Something as coy as oxygen fed us,
our bodies the proverbial two sticks rubbed in concert.
And wasn’t it exciting? But fire never holds still,
never latches on to a sole identity.
Like when the dollar-store factory caught fire
and the flames changed complexion
with every new pallet of trinkets
they pressed their tongues to,
chameleons gauging mood by mouth.
Scoff, if you will, at the stupidity of moths,
flying doggedly into the heat of their own deaths,
but when that fire flowered beside the railroad tracks
like an awful poppy, we spilled from the doors
of homes and cars and the 78 bus,
as phototaxic as any bug that ever kissed the blue light.

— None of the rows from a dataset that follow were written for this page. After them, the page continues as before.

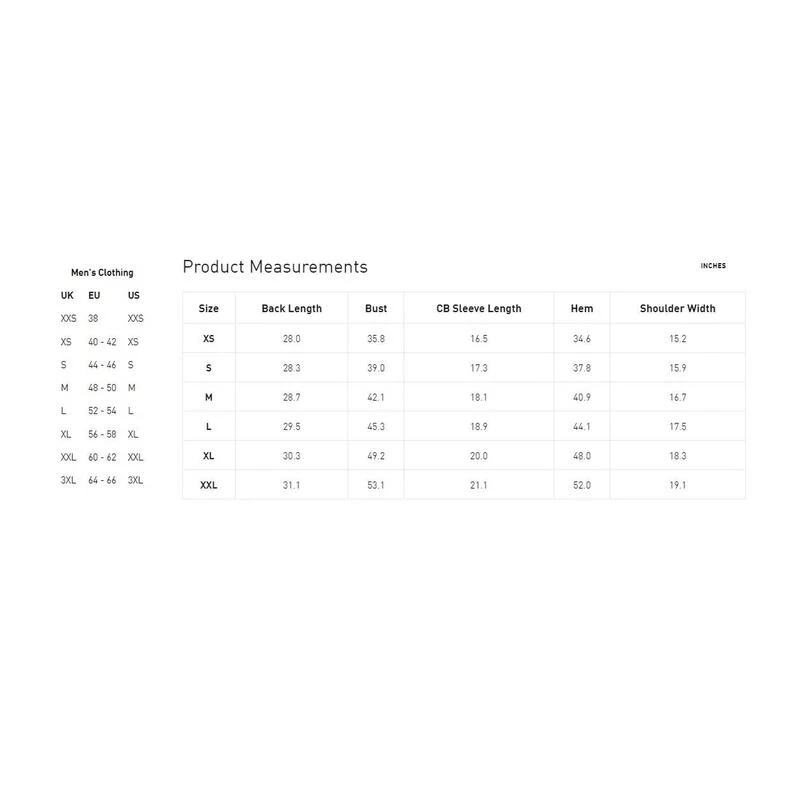 Men's Clothing

| UK | EU | US |
|---|---|---|
| XXS | 38 | XXS |
| XS | 40 - 42 | XS |
| S | 44 - 46 | S |
| M | 48 - 50 | M |
| L | 52 - 54 | L |
| XL | 56 - 58 | XL |
| XXL | 60 - 62 | XXL |
| 3XL | 64 - 66 | 3XL |

Product Measurements

INCHES

| Size | Back Length | Bust | CB Sleeve Length | Hem | Shoulder Width |
|---|---|---|---|---|---|
| XS | 28.0 | 35.8 | 16.5 | 34.6 | 15.2 |
| S | 28.3 | 39.0 | 17.3 | 37.8 | 15.9 |
| M | 28.7 | 42.1 | 18.1 | 40.9 | 16.7 |
| L | 29.5 | 45.3 | 18.9 | 44.1 | 17.5 |
| XL | 30.3 | 49.2 | 20.0 | 48.0 | 18.3 |
| XXL | 31.1 | 53.1 | 21.1 | 52.0 | 19.1 |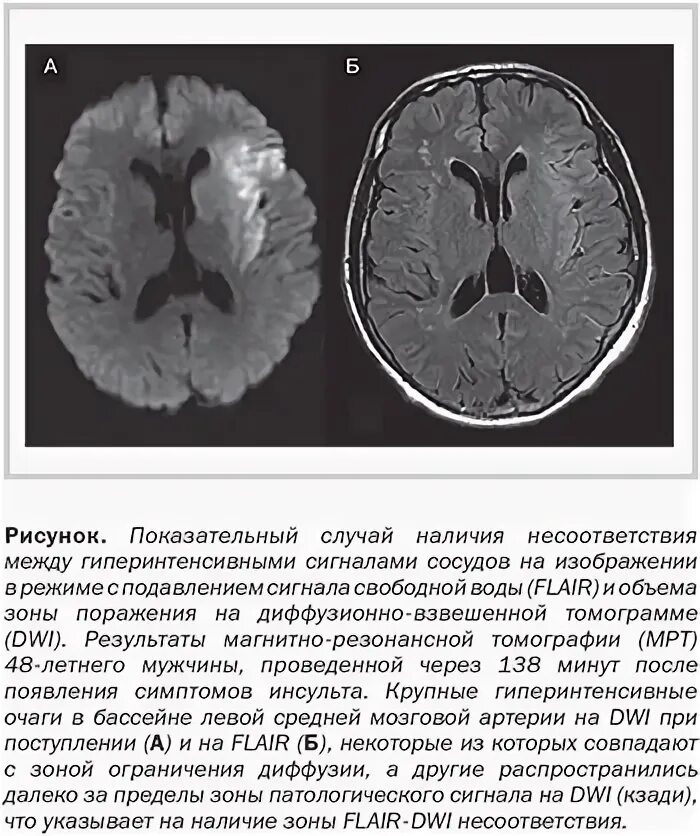 А

Б

Рисунок. Показательный случай наличия несоответствия между гиперинтенсивными сигналами сосудов на изображении в режиме с подавлением сигнала свободной воды (FLAIR) и объема зоны поражения на диффузионно-взвешенной томограмме (DWI). Результаты магнитно-резонансной томографии (МРТ) 48-летнего мужчины, проведенной через 138 минут после появления симптомов инсульта. Крупные гиперинтенсивные очаги в бассейне левой средней мозговой артерии на DWI при поступлении (А) и на FLAIR (Б), некоторые из которых совпадают с зоной ограничения диффузии, а другие распространились далеко за пределы зоны патологического сигнала на DWI (кзади), что указывает на наличие зоны FLAIR-DWI несоответствия.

Suppose the campfire’s flicker gestured
like the hands of an Arabian dancer,
liquid and hypnotic, training the eye
to its breathtaking center.
Suppose the conflagration,
caressed by its necklace of stones,
dissolves the sound of those other children,
the grandfather, the whip-poor-will
at the lip of Toothaker’s farm,
the wind in the pines
and the pines themselves.
Why, then, should it surprise
when the boy, seated atop the picnic table,
tumbles forward, head over heels in a daze,
into the fire’s warm embrace?
I am the first to put out the light,
press my face to the pillow,
nesting there like a dog in its pile of rags.
I feel a familiar body, then, lean across
from the opposite side of the bed,
familiar words fall upon my ear,
familiar lips touch lightly to my cheek.
I tell you this, young lovers:
the fire is a liar, a ravishing fiction
that diverts notice from the unassuming ember,
which knows a thing or two about how to linger.